The imagination is left free to roam
The collection “The Drowned Life” raises a banner to salute the power of the imagination. Jeffrey Ford doesn’t just invent one world with its own rules, creatures and imagery -- he creates dozens in 16 dreamlike stories, which move between science fiction, fantasy and (mostly) normal backyards.
Like Aimee Bender, Ford can take a setting that seems routine and open it with a fantastical twist. Sometimes he does this in small ways, as in “What’s Sure to Come,” in which a boy watches his grandmother tell fortunes with a standard deck of cards.
The adults see a parlor trick, but in the boy’s eyes, his grandmother does see the future. In the title story, a father with typical responsibilities becomes the victim of a literalized metaphor; “going under” financially draws him into a submerged world, where he swims and plans his escape from its waterlogged decay.
Other stories go even further afield. “The Dismantled Invention of Fate” describes an astronaut’s wanderlust, which takes him from planet to planet, each described with the awe of an enchanted tourist; on one he meets his beloved Zadiiz, whose skin is “the color of an Earth sky.” In “The Manticore Spell,” an apprentice wizard has a role to play in the death of the mythical monster.
More than once, younger men find themselves facing duties they may not be quite ready for, as older, powerful figures begin to fade.
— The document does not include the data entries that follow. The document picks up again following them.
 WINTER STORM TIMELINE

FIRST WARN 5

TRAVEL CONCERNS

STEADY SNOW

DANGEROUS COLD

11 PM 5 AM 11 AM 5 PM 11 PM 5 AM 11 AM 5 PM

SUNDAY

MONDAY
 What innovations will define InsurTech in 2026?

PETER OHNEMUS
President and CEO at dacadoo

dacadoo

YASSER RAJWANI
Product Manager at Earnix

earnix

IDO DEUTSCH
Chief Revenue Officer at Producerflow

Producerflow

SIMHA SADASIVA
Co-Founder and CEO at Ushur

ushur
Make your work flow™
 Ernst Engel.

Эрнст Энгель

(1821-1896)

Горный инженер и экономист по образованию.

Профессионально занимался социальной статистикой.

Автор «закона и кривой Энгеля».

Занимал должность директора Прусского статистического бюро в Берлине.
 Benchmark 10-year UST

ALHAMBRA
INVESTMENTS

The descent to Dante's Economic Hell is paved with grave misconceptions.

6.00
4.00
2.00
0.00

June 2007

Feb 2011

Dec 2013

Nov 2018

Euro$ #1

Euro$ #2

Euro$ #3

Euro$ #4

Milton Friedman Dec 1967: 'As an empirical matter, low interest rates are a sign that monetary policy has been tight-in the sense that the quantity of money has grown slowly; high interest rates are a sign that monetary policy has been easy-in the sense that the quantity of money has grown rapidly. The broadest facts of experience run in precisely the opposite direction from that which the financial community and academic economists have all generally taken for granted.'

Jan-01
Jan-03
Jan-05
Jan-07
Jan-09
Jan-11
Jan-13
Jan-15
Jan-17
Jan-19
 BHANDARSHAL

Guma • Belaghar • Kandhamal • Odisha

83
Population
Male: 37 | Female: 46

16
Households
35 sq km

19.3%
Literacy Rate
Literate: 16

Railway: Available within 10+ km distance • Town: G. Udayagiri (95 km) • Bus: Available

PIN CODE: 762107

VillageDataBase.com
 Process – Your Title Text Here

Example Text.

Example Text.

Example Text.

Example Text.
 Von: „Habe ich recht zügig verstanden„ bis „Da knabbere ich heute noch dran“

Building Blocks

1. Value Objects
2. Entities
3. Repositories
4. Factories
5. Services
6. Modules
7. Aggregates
This is the case in the vivid story “The Night Whiskey,” where a man is trained to knock drunks from trees, a chore connected to his town’s annual ritual of choosing a few citizens to drink a liqueur made from the local, mysterious death berry. In their drunkenness, they climb into trees and dream of warm encounters with the dead. But when something is brought back from the death dream, its eradication by the town fathers devastates everyone irreparably.
Dreams, after all, can be dangerous, as your nightmares will tell you if you listen; Ford listens. In “The Dreaming Wind,” a town is blasted, at the beginning of fall, by a wind that brings its dreams to life. “Eyes slipped from the face and wound up in the palm, and mouths traveled to kneecaps. . . . While our citizens suffered bodily these sea changes, bellowing with fear, crying out in torment at being still themselves inside but something wholly other outward, the landscape also changed around them.” When the wind recedes, the town is mostly, but not completely, restored: a parrot is left with the face of a china doll, an image both sweet and terrible.
Even in this frightening world, the creativity of dreams is a gift; the loss of the dreaming wind leaves the town in sad shape. Elsewhere in this collection, someone is trapped but narrates himself a pastoral life; the author intrudes on another story, part-”Alice in Wonderland,” part-history, conjuring it into being on the pages in front of us.
As wildly different as these stories are, they show us one thing: The imagination should be nurtured, allowed to run into its darkest corners and up to its brightest peaks. Or maybe, it just needs to stretch for a spell, under a tree in the backyard.